RIGHT ANSWER BY DUMMIT: Here
Suppose $|G|=pq$ for primes $p$ and $q$ with $p<q$. Let $P \in Syl_{p}(G)$ and let $Q \in Syl_{q}(G)$. We are going to show that $Q$ is normal in $G$ and if $P$ also normal in $G$, then $G$ is cyclic.
Now the three conditions: $n_q=1+kq$ for some $k\geq 0$, $n_q$ divides $p$ and $p<q$, together force $k=0$. Since $n_q=1$, $Q\trianglelefteq G$.
Since $n_p$ divides the prime $q$, the only possibilities are $n_p=1$ or $q$. In particular, if $p\nmid (q-1)$, then $n_p$ cannot equal $q$, so $P\trianglelefteq G$.
Let $P=\langle x \rangle$ and $Q=\langle y \rangle$. If $P\trianglelefteq G$, then since $G/C_{G}(P)$ is isomorphic to a subgroup of $Aut(\mathbb{Z}_p)$ and the latter group has order $p-1$, Lagrange's Theorem together with the observation that neither $p$ or $q$ can divide $p-1$ implies that $G=C_{G}(P)$. In this case $x \in P \leq Z(G)$ so $x$ and $y$ commute. ($G\cong \mathbb{Z}_{pq}$).
If $p| (q-1)$, we shall see in other chapter that there is a unique non-abelian group of order $pq$ (in which, necessarily, $n_p=q$).
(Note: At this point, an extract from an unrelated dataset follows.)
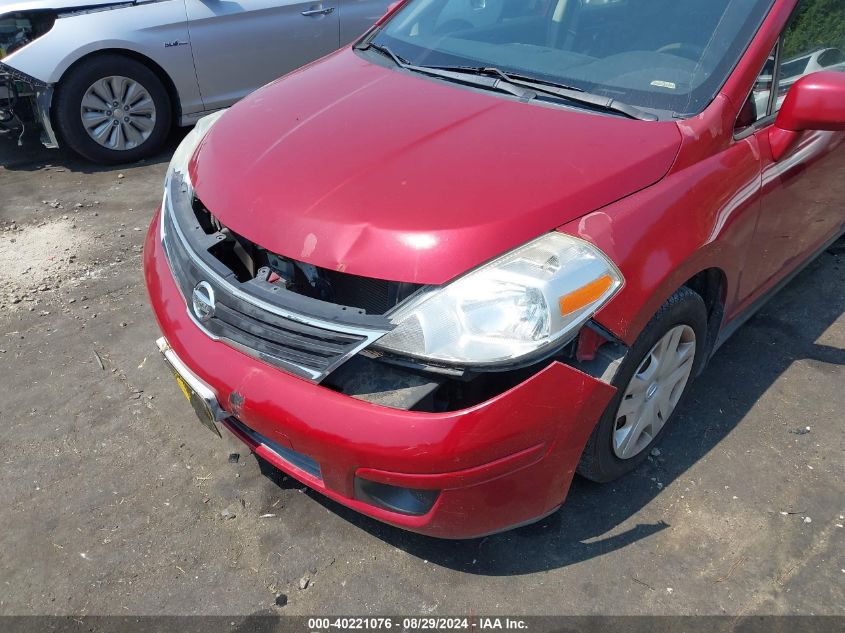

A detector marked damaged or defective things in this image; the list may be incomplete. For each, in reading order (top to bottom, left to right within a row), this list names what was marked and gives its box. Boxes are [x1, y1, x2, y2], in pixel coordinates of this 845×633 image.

damaged hood [190, 48, 680, 284]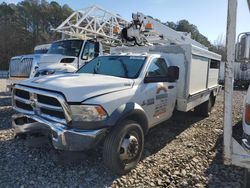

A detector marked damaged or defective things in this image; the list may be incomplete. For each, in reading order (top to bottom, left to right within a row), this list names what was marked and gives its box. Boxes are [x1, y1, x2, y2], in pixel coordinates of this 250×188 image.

We can prove the existence of this group now. Let $Q$ be a Sylow $q-\operatorname{subgroup}$ of the symmetric group of degree $q$ in $S_q$. By Exercise 34 in section 3, ${\color{red}{|N_{S_q}(Q)|=q(q-1)}}$. By assumption, $p|(q-1)$ so by Cauchy's Theorem $N_{S_q}(Q)$ has a subgroup, $P$, of order $p$. By Corollary 15 in Section 3.2, $PQ$ is a group of order $pq$. Since ${\color{red}{C_{S_q}(Q)=(Q)}}$, $PQ$ is a non-abelian group.
MY QUESTIONS ARE IN COLOR ${\color{red}{\text{RED}}}$.
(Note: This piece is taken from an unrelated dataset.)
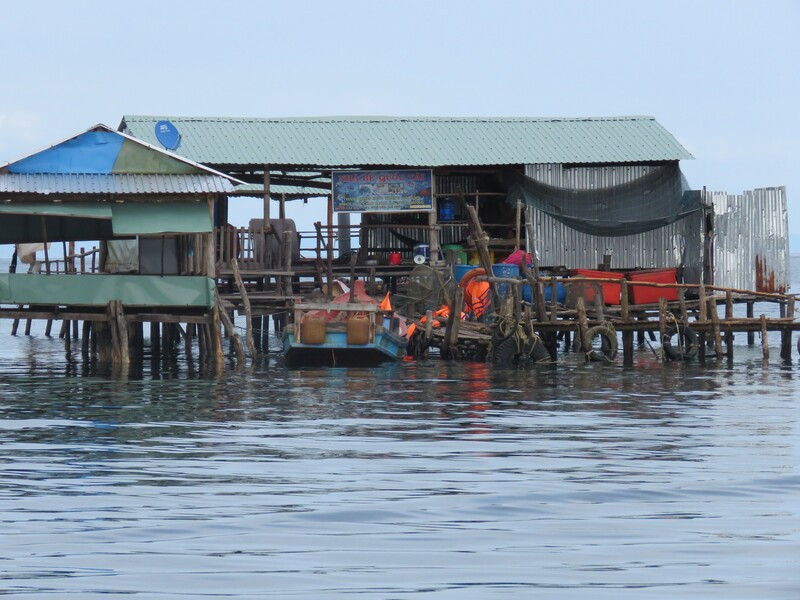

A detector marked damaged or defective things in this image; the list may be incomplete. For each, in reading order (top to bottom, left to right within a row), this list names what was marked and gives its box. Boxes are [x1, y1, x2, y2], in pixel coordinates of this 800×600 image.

rusty metal siding [524, 162, 700, 284]
rusty metal siding [712, 185, 788, 292]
Can someone provide a step by step answer for the following questions, please?
- ${\color{red}{|N_{S_q}(Q)|=q(q-1)}}$ I've done the exercise 34 suggested. However I still not understanding this equality, how to calculate this?
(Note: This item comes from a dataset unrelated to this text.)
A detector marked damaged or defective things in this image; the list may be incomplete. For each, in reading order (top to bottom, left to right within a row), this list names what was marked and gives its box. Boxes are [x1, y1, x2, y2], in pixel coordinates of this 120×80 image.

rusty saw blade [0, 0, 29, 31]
- ${\color{red}{C_{S_q}(Q)=(Q)}}$ Although I've tried to understand the corollary mentioned I didn't understand this equality in this case!
Dummit has evidently broken it down for you step by step. Each of your questions in red is answered with an exercise or example.
To summarize, if $p\not|q-1$, then the group is the product of its Sylow subgroups, and is cyclic, isomorphic to $\Bbb Z_{pq}$.
If $p|q-1$, there exists a unique nonabelian group of order $pq$. Note that $C_{S_q}(Q)=Q$ implies that $G$ is nonabelian. Uniqueness is postponed for the moment.